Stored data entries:
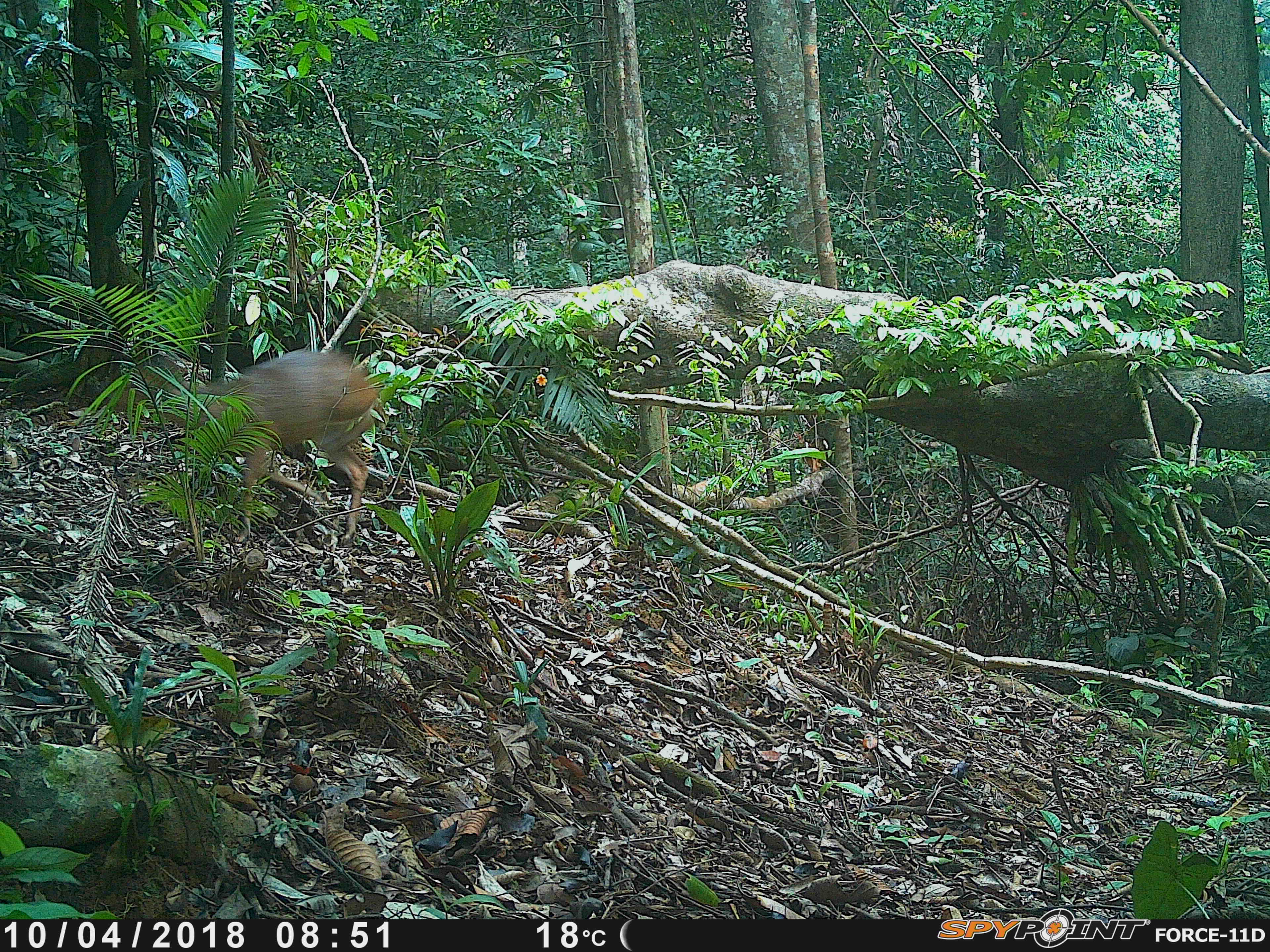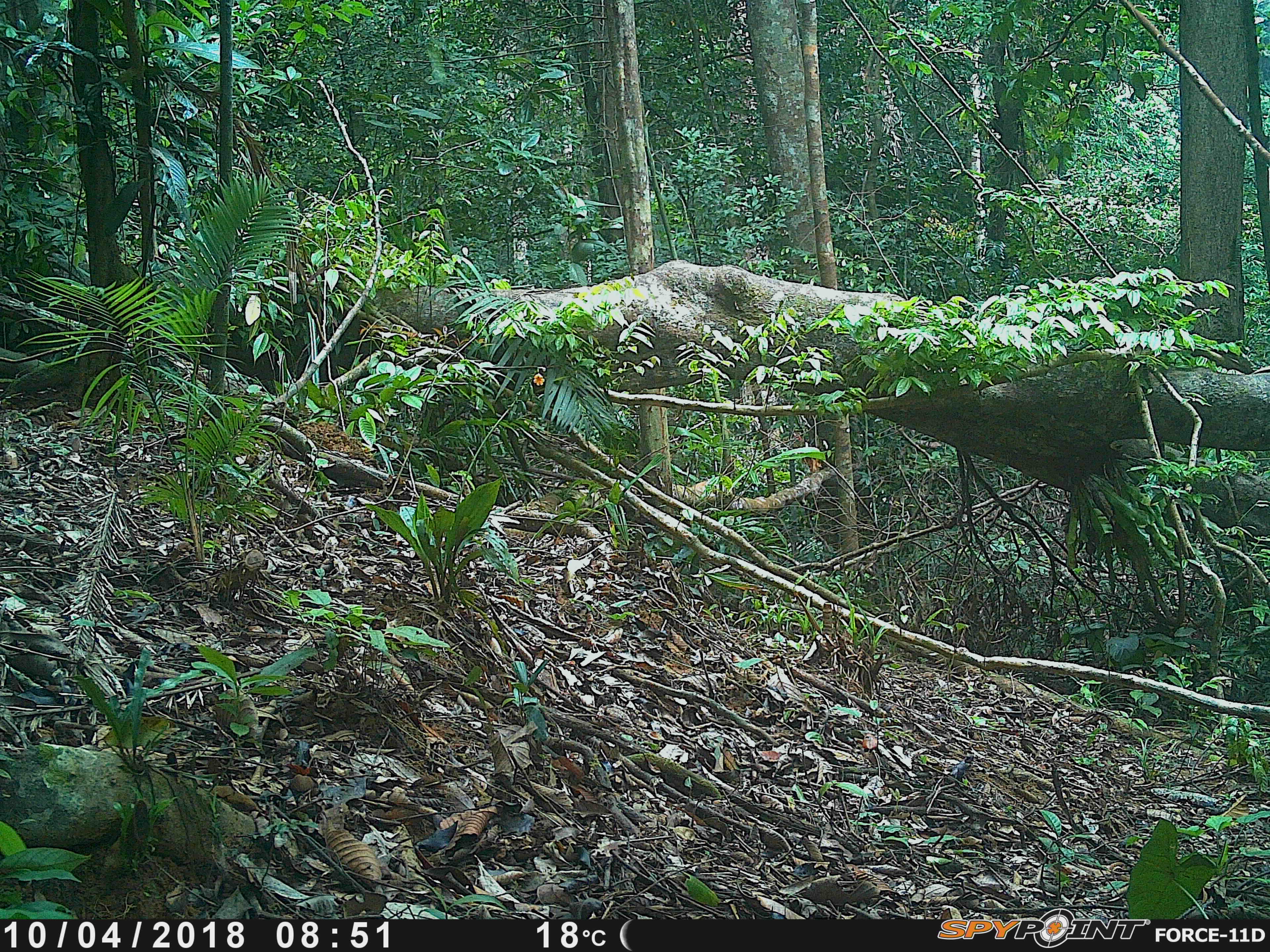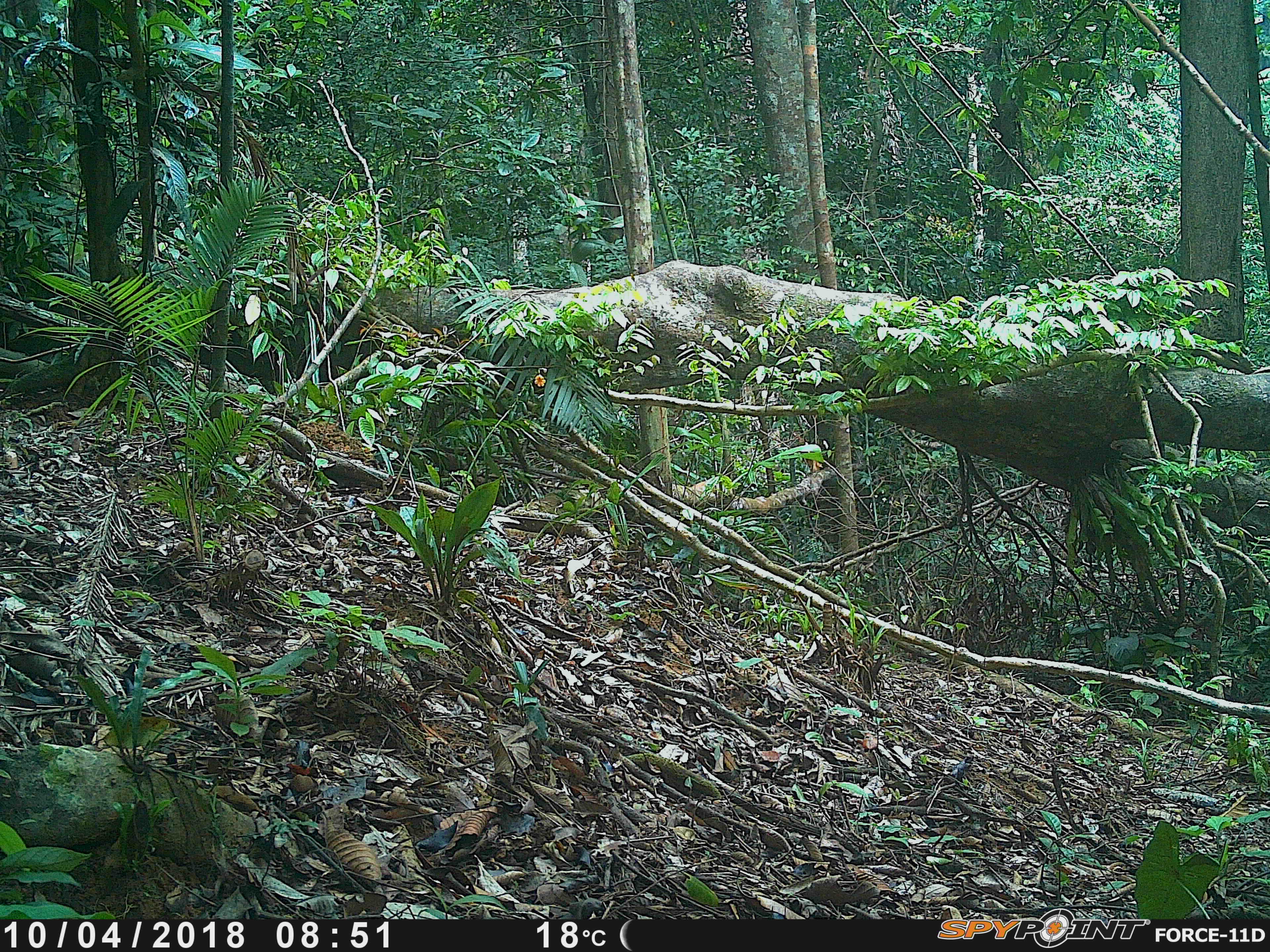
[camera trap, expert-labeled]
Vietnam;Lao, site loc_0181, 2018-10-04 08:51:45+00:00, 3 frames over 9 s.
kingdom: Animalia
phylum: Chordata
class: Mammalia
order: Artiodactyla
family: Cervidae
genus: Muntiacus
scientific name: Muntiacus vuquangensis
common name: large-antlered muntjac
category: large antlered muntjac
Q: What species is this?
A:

> [YOUR OBJECTIVE]: A verbatim transcript of the entries above is required, with the pictures left out.

> [EXERCISE RESULT]:
[camera trap, expert-labeled]
Vietnam;Lao, site loc_0181, 2018-10-04 08:51:45+00:00, 3 frames over 9 s.
kingdom: Animalia
phylum: Chordata
class: Mammalia
order: Artiodactyla
family: Cervidae
genus: Muntiacus
scientific name: Muntiacus vuquangensis
common name: large-antlered muntjac
category: large antlered muntjac
Q: What species is this?
A:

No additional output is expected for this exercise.